Formula to work out likely number of unique items

32 Views Asked by At

There is an unknown quantity of unique prizes. Each time you play the game, you get a prize. The likelihood of getting any type of prize X is equal to getting the likelihood of any other type, and winning a prize does not decrease the likelihood that that type will be won in future.

I won 14 prizes. Where '1' represents a type of prize I have never won before, and '0' represents winning a type of prize I have won before, I got the following ordered list:

(1, 1, 1, 1, 1, 1, 1, 1, 0, 0, 1, 1, 0, 0)

I know that each time I play the game, the probability of getting a prize that I have not won before is (N-a)/N where a is the number of unique prizes I have already won.

What formula can I use to determine what the most likely number of prizes is?

1

There are 1 best solutions below

2
On

There is more than one possible approach.

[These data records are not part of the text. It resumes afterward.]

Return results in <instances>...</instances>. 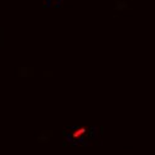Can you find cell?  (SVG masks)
Listing matches in <instances>:
<instances>
[{
	"label": "cell",
	"mask_w": 155,
	"mask_h": 155,
	"mask_svg": "<svg viewBox=\"0 0 155 155\" xmlns=\"http://www.w3.org/2000/svg\"><path fill=\"white\" fill-rule=\"evenodd\" d=\"M87 134V128L84 127H80V128H76L74 130H72V133L68 135L70 140H81L84 135Z\"/></svg>",
	"instance_id": "1"
}]
</instances>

One is to say that if there are $n$ types of prizes then the probability of the pattern you have seen (i.e. the likelihood) would have been $\frac{n}{n}\frac{n-1}{n}\frac{n-2}{n}\frac{n-3}{n}\frac{n-4}{n}\frac{n-5}{n}\frac{n-6}{n}\frac{n-7}{n}\frac{8}{n}\frac{8}{n}\frac{n-8}{n}\frac{n-9}{n}\frac{10}{n}\frac{10}{n}$. If you try to find the $n$ which maximises this, you will find the maximum likelihood estimate of $n$. I think it may give $\hat n \approx 17.9741$ or $18$ if you restrict $n$ to an integer

An alternative might be to say that if there are $n$ types, then the expected number won after $14$ prizes is $n\left(1 - \left(1-\frac1n\right)^{14}\right)$ and if you set this equal to $10$ then you would get the method of moments estimate which I think is $\hat n \approx 18.4865$

A third method might be to assign a (possibly impropor) prior distribution to $n$, use the likelihood to update this to a posterior distribution for $n$, and then chose one of the central statistics of the posterior distribution such as the mean, median or mode as your estimator.

In any case, $18$ looks a plausible estimate, but it is quite possible that $n$ is some other value and the third method would give you a reasonable sense of that uncertainty.